Facts. Rarely are interesting and non-trivial facts so obvious that they invite universal agreement. We do not argue over the location of the Pacific Ocean or the temperature that water boils, for a resolution to such issues is easily reached. However, not all scientific or "factual" issues are beyond dispute, such as the effects of global warming and the cause of AIDS. However, deliberation provides ways to expose the areas of contest and to compare and provide alternate views on competing facts.

Values. The clash of values is a defining marker of contemporary society. Deliberation can raise questions about the tensions between and within value systems that guide decision-making. Most Americans support free speech and the freedom of religion, but when these values come into conflict (such as posting the Ten Commandments outside a courthouse), it is the deliberative process that attempts to resolve these conflicts.

Policies. The range of possibilities for action is almost limitless. Deliberation about policies encourages in-depth analysis of possibilities for change. These debates inevitably incorporates issues of facts and values, but policy deliberations center on legal or legislative changes.

Definitions. Much conflict is ultimately definitional. Deliberation forces advocates to defend their definition against the scrutiny of others. For example, what constitutes "freedom" or what determines "life?"

Interpretations. Competing interpretations of texts or data are prevalent in a complex society. Deliberation can compare interpretations for correspondence to truth, authorial intent, or social productivity; essentially, what someone or something "means" and why that is important.

Research. Studies, data, and articles offer many issues for deliberation. Deliberation can involve issues about methodology, findings, conclusions, or the implications of research. They say statistics do not lie; but the way one uses statistics in an argument or how the statistics were developed are clearly open for debate.

Criteria.

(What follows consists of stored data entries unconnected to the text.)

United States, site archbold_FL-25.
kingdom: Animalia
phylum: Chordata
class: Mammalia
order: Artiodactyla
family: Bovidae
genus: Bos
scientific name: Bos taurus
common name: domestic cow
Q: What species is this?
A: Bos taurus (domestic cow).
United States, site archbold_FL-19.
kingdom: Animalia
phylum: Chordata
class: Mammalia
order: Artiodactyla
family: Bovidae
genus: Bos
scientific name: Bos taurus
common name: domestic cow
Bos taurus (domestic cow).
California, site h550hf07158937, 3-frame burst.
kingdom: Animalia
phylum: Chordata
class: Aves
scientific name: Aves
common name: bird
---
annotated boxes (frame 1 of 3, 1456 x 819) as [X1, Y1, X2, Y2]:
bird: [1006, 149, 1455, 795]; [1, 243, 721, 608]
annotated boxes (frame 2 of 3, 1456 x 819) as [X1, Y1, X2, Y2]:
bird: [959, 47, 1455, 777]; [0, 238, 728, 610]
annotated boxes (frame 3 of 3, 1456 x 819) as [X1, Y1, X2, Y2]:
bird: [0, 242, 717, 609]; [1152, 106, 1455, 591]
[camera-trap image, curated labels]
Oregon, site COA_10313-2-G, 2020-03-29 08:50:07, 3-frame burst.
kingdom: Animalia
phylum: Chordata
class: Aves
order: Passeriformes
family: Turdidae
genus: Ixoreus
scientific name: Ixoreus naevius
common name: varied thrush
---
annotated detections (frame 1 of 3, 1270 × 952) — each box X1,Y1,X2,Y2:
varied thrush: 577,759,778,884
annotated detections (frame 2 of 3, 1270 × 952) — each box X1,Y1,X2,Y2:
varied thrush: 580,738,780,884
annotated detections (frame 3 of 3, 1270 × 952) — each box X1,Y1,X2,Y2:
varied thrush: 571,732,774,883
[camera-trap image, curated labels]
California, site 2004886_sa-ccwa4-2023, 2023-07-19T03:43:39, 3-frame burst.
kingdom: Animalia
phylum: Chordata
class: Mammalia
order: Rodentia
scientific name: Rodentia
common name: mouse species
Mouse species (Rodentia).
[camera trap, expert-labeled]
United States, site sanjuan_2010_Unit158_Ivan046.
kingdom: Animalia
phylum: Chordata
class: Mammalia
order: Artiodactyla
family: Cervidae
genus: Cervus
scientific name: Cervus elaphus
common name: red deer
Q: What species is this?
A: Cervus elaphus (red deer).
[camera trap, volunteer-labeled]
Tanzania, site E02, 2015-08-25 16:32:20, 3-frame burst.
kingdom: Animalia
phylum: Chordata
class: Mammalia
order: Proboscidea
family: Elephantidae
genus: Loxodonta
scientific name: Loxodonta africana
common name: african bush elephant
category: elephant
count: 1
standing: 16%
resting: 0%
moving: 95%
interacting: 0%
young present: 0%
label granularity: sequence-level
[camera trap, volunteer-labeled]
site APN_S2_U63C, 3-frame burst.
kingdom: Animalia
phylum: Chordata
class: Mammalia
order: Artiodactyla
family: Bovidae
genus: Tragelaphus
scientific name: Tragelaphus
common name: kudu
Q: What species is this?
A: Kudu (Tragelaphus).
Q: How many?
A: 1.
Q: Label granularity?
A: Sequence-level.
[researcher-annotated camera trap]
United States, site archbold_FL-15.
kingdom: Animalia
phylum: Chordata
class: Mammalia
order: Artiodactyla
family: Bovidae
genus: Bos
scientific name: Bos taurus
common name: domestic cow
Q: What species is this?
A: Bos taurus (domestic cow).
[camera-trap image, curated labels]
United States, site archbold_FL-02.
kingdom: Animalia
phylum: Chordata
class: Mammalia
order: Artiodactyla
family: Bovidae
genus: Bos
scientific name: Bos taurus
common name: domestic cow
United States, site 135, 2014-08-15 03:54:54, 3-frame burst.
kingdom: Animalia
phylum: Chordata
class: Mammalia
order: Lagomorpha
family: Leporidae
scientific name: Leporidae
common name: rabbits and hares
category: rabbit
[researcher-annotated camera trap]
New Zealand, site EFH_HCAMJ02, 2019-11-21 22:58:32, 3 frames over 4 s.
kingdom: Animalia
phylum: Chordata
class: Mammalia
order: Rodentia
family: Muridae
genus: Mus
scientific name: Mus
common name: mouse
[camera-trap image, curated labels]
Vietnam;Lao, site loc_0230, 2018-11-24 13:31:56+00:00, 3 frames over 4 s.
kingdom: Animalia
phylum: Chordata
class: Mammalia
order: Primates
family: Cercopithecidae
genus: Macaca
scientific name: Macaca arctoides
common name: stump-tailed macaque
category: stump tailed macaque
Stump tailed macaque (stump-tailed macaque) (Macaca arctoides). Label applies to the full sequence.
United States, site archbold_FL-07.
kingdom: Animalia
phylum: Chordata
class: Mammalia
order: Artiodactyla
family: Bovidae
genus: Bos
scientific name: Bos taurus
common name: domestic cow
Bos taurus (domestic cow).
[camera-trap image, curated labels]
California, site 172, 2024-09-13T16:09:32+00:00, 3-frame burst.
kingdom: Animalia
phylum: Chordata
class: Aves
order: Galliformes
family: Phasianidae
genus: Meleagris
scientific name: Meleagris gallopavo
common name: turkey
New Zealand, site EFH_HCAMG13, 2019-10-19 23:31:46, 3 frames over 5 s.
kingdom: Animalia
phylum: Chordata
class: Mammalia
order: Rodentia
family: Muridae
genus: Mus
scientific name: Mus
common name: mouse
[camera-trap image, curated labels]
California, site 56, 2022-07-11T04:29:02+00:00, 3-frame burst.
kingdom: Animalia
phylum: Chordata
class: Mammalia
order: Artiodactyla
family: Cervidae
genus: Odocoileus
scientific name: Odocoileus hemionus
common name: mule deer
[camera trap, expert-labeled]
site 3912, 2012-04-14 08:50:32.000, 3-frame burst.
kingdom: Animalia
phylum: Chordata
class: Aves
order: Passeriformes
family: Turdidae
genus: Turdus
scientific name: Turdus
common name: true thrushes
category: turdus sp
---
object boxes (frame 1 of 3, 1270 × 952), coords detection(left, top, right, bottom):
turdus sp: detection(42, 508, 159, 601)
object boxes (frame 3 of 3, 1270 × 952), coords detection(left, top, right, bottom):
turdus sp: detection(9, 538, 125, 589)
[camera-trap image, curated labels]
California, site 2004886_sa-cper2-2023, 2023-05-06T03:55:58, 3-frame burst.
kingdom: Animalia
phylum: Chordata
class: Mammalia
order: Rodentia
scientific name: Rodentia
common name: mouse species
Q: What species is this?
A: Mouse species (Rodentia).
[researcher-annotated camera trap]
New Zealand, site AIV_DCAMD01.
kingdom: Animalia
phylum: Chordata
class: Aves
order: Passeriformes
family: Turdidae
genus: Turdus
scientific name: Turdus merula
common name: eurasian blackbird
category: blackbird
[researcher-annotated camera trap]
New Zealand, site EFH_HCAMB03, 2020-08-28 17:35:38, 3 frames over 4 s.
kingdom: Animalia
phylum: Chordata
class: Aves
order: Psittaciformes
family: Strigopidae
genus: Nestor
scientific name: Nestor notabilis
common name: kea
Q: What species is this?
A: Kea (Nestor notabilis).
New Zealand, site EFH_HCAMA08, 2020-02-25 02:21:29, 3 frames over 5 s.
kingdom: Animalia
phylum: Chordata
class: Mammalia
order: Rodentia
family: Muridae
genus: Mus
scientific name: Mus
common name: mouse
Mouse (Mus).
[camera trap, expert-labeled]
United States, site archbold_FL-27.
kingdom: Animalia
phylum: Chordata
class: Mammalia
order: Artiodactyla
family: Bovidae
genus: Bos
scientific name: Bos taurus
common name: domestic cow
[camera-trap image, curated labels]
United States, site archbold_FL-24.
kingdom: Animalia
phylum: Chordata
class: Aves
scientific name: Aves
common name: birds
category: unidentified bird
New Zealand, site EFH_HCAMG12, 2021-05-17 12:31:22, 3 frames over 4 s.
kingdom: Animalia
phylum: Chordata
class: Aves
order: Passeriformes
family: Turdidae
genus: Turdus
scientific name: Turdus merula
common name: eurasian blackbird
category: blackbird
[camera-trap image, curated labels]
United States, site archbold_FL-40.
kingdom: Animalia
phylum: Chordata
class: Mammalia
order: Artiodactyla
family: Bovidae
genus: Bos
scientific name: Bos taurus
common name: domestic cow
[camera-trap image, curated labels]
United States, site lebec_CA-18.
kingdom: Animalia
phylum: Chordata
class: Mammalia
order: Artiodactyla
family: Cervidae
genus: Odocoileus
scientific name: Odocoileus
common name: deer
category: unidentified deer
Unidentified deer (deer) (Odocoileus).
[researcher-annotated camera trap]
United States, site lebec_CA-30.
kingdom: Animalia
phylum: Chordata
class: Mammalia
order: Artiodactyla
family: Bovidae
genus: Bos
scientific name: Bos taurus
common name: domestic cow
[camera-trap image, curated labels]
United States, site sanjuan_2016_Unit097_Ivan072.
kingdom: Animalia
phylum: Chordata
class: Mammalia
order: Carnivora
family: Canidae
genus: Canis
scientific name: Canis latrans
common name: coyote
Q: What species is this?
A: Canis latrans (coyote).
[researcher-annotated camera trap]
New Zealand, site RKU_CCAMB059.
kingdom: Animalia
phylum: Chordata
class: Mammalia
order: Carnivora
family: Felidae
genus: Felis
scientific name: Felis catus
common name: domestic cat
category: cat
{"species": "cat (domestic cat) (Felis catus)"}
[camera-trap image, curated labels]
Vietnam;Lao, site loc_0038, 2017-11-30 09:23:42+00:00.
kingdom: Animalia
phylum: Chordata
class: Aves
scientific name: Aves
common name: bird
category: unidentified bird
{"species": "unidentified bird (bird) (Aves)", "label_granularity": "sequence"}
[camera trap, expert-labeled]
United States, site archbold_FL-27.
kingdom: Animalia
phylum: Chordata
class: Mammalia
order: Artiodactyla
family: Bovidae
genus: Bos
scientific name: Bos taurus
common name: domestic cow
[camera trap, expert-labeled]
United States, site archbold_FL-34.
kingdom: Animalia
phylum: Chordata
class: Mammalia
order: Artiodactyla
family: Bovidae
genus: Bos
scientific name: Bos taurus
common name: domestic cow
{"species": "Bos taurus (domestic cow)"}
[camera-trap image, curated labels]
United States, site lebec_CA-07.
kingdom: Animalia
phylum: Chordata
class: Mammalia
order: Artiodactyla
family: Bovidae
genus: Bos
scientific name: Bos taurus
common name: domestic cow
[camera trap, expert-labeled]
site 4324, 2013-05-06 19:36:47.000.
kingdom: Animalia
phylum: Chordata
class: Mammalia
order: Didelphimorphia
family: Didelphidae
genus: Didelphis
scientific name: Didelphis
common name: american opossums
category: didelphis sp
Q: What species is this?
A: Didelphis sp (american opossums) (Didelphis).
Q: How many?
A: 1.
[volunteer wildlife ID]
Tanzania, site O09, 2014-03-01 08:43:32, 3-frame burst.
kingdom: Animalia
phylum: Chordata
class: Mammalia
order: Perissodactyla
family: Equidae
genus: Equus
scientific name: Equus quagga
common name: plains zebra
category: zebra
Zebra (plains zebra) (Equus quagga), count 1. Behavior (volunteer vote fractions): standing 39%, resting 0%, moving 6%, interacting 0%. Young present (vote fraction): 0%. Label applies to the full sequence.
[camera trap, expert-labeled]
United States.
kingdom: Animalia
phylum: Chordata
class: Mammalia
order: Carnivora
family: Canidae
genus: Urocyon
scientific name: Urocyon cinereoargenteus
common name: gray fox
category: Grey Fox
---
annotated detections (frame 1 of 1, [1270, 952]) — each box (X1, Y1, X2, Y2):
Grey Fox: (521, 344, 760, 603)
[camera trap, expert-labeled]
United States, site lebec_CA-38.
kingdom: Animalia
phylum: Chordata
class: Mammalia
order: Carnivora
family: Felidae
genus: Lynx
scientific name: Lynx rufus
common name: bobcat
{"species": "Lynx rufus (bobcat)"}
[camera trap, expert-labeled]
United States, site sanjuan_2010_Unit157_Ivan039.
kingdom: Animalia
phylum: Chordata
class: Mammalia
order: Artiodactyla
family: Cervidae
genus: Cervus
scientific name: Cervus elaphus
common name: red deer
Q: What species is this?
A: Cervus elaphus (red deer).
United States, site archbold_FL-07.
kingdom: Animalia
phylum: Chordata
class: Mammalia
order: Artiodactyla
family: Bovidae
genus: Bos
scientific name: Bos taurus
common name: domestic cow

The process of decision-making always involves criteria for judgment. Deliberation about criteria assists in making judgments that are satisfactory and legitimated. There are criteria for determining the admissibility of evidence in a courtroom or the viability of a scientific finding; however, the standards themselves are often the subject of intense deliberation.

Theories. Theories are hotly contested in science, social science, and the humanities. Deliberation tests the strengths and weaknesses of theoretical paradigms.